● **Article**

★ ★ ★ ★ ★

The Smith & Wesson company first began assigning model numbers in 1957. The S&W model 34 was introduced in 1935 and was known back then as the 22/32 kit gun because it utilized the small I frame of the 32 Hand Ejector model. The revolver was changed to a J frame and given the Model 34 name designation in 1953. Seen here with a 2 inch barrel which first became an option in 1957, this revolver model was also offered in a 4 inch barrel version. Other options included a round or square butt and a nickel or blue finish. Between 1955 and 1974, a version of this revolver was offered with an aluminum frame and cylinder that had a 3 1/2 inch barrel and weighed 14 1/2 ounces. Sadly, the Model 34 was officially discontinued in 1994.

The Model 34 is about as close as you can get to rimfire revolver perfection. This model was called the kit gun not because it came as parts to be assembled, but rather it was meant to be included with in the fishing, camping, hiking, hunting and general outdoor kit. These small frame revolvers have gone many a mile with with the outdoor adventurers.

 

The history of the Smith & Wesson company began in 1852 when Horace Smith and Daniel B. Wesson formed the Volcanic Repeating Arms Company. to manufacture a lever action pistol called the Volcanic pistol. A short while later the company came under financial difficulties and was sold to Oliver Winchester who at the time was a shirt manufacturer. In 1866, using the original lever action design created by Smith & Wesson, Winchester’s company emerged as the famous Winchester Repeating Arms Company.

In 1856 Smith & Wesson formed a second partnership to produce a small revolver designed to fire the rimfire cartridge that they had patented in August of 1854. This revolver became the first successful fully self-contained cartridge revolver available in the world. Smith & Wesson secured the patents for the revolver which legally prevented other manufacturers from copying it. That patent along with the Civil war gave the young company a very lucrative business. The partners realized that the patent rights would not last forever so they went back to the drawing board and designed the Model 3 American in 1869. The Model 3 revolver was the first large caliber cartridge revolver and the success of this firearm established S&W as a leader in handgun manufacturing. The two most important customers for the new revolver were the United States Cavalry, which purchased 1,000 units for use on the Western Frontier, and the Russian Imperial Government that purchased 20,000 revolvers and paid S&W in advance with gold.

Horace Smith retired from the company at the age of 65 and sold all of his shares to  Douglas B. Wesson in 1875. The company went on to introduced a number of hammerless revolvers in the late 1800's that are still being manufactured today. S&W then introduced the Model 10 or as it was know then, the .38 Military & Police revolver which has been in continued production ever since. The Model 10 has been used by just about every police agency or military force in the world. In 1935 they came out with the worlds first magnum revolver.  In 1955 the Model 39 was introduced which was the first American made double action auto-loading pistol.  In 1955, the Model 29 which was chambered in .44 magnum was introduced. You might recall this revolver from the movie "Dirty Harry" with the actor Clint Eastwood. In 1965 the Model 60 was introduced that was the world’s first stainless steel revolver.

In 1964, the company passed from the Wesson family control, and subsequently several conglomerates took control of it. Then from 1987 to 2001 a British company, Tomkins PLC, purchased Smith & Wesson for 112 million U.S. dollars.

★ ★ ★ ★ ★

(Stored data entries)

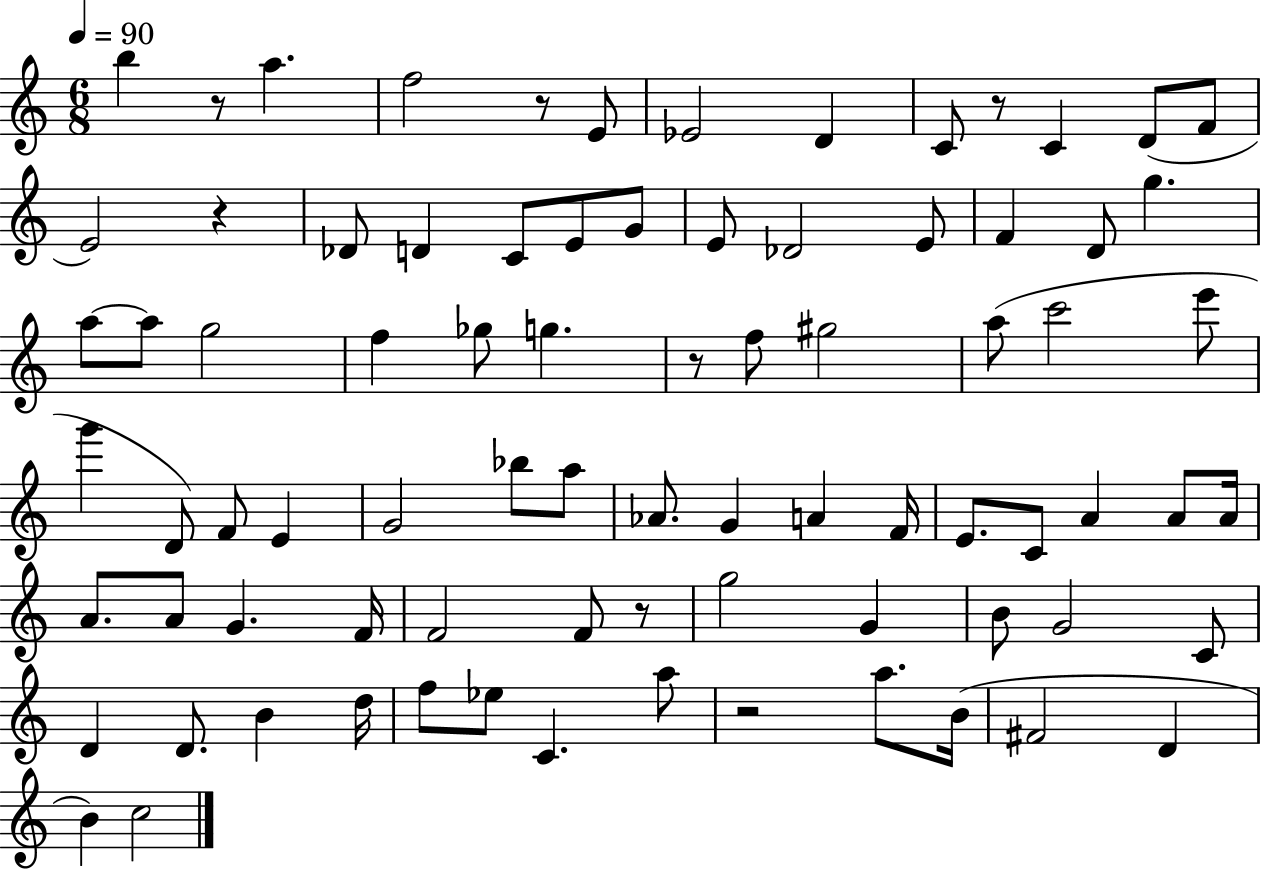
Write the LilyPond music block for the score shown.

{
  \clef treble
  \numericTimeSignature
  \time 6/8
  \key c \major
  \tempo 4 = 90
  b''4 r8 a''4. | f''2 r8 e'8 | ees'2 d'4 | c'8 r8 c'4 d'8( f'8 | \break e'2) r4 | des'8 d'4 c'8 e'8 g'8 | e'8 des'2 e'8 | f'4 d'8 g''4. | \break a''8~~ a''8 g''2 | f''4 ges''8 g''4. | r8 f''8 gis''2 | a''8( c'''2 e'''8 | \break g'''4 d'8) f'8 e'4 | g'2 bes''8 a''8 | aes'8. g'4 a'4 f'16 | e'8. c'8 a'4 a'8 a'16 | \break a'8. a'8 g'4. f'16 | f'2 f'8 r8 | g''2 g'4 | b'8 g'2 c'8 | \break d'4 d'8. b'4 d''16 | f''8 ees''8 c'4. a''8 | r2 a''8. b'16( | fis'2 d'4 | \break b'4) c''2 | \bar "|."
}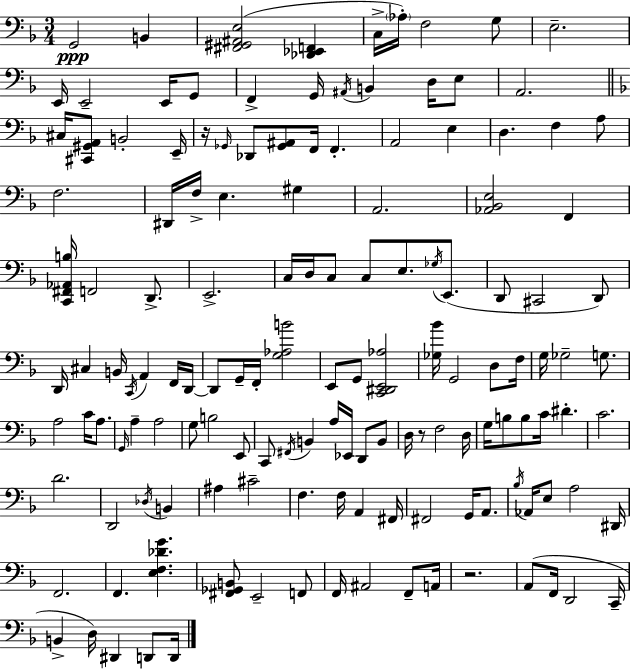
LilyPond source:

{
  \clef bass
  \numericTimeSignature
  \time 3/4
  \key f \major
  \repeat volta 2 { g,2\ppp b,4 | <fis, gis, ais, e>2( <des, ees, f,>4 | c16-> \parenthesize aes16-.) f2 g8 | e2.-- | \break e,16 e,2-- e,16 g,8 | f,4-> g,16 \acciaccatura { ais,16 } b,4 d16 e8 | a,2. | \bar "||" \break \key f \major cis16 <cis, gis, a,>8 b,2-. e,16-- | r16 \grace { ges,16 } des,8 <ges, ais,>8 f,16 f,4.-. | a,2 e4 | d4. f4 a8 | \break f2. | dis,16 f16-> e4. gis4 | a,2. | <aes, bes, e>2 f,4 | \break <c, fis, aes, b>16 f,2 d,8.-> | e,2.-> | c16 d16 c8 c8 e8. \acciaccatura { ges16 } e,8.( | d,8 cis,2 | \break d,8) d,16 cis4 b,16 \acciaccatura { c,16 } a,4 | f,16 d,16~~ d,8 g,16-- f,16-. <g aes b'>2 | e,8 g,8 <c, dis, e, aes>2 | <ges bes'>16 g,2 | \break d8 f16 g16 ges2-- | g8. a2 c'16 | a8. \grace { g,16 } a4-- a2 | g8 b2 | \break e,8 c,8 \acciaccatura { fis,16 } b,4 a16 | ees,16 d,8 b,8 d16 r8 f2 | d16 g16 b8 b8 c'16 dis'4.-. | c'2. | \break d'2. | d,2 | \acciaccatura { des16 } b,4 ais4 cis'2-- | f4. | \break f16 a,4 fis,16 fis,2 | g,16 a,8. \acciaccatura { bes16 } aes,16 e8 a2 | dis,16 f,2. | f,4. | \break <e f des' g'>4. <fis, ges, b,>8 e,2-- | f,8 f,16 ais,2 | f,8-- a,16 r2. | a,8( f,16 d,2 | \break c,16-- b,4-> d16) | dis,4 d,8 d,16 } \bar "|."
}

★ ★ ★ ★ ★

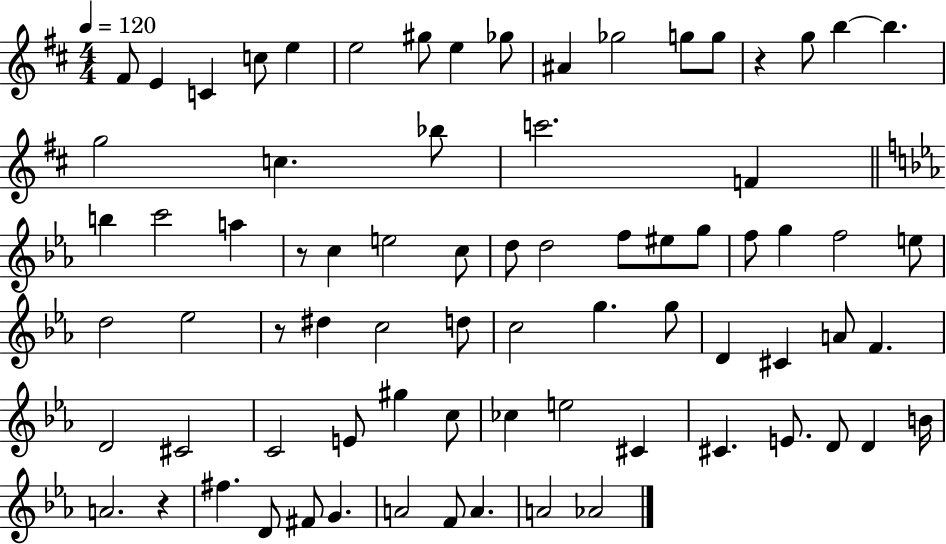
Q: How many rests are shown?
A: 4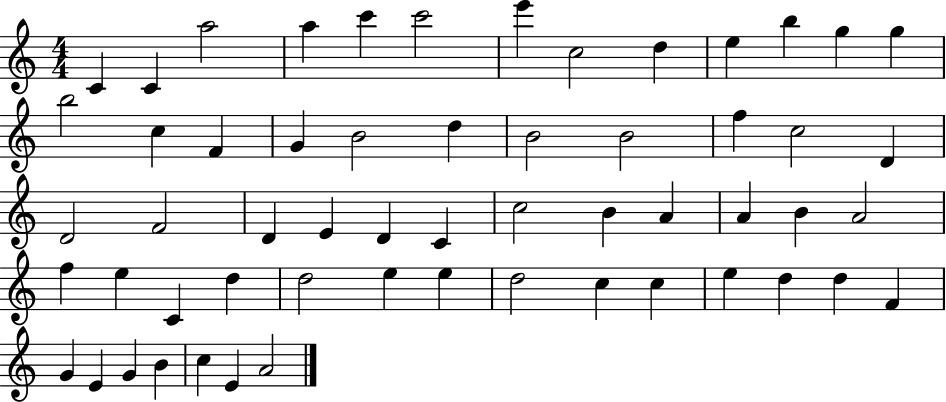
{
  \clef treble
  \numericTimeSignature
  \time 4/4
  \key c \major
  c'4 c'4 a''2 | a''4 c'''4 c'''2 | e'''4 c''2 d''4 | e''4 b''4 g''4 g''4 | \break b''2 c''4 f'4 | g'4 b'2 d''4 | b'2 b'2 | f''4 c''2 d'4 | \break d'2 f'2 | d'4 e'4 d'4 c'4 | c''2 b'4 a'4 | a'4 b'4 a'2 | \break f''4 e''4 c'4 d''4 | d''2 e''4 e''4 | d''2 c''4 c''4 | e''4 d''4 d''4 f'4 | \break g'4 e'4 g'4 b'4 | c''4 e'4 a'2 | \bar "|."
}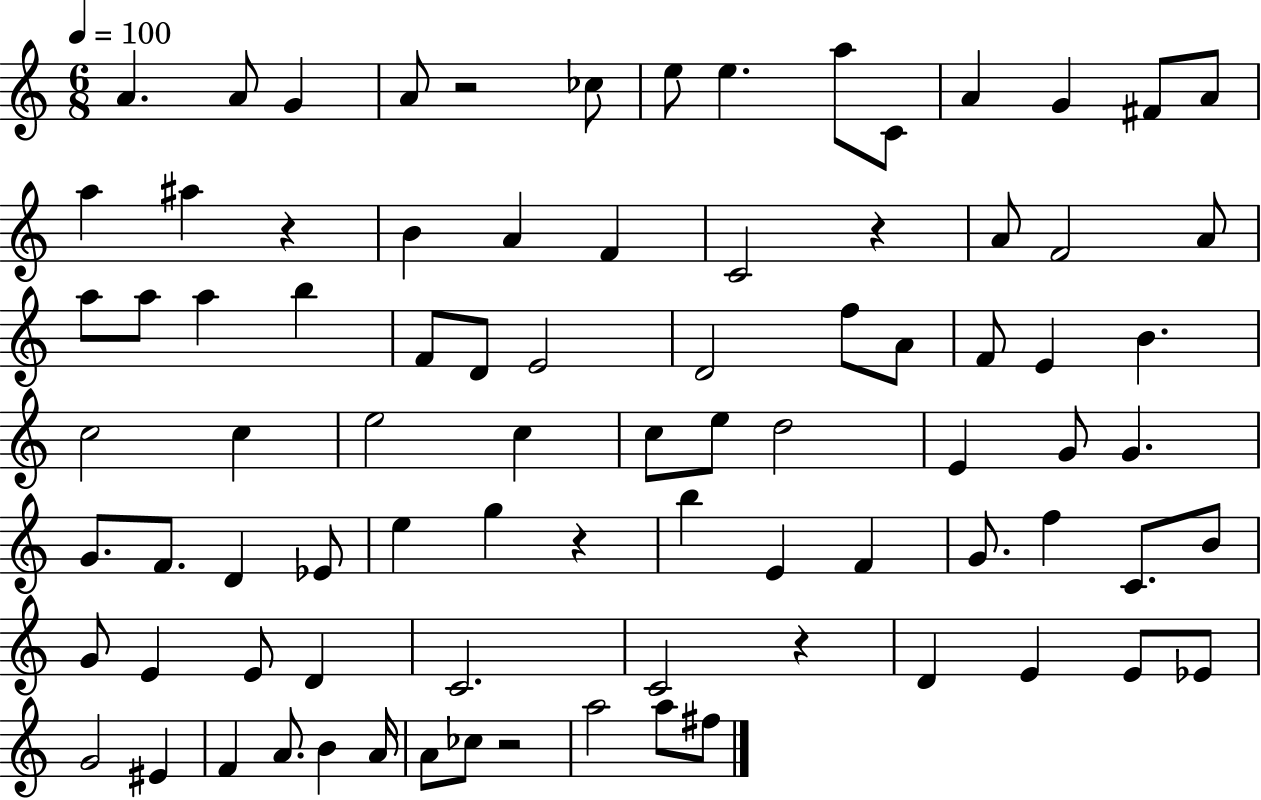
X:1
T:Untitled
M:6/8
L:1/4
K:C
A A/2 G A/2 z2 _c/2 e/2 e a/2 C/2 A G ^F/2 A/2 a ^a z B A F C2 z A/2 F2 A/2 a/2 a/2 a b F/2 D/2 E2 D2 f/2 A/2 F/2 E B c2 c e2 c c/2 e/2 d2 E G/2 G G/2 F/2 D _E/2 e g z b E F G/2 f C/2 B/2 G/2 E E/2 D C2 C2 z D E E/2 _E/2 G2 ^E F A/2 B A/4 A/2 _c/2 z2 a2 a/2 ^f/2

★ ★ ★ ★ ★

● **Short task**
Name every person mentioned in the Smith & Wesson article.

● **Expected answer**
Horace Smith, Daniel B. Wesson, Oliver Winchester, Douglas B. Wesson, Clint Eastwood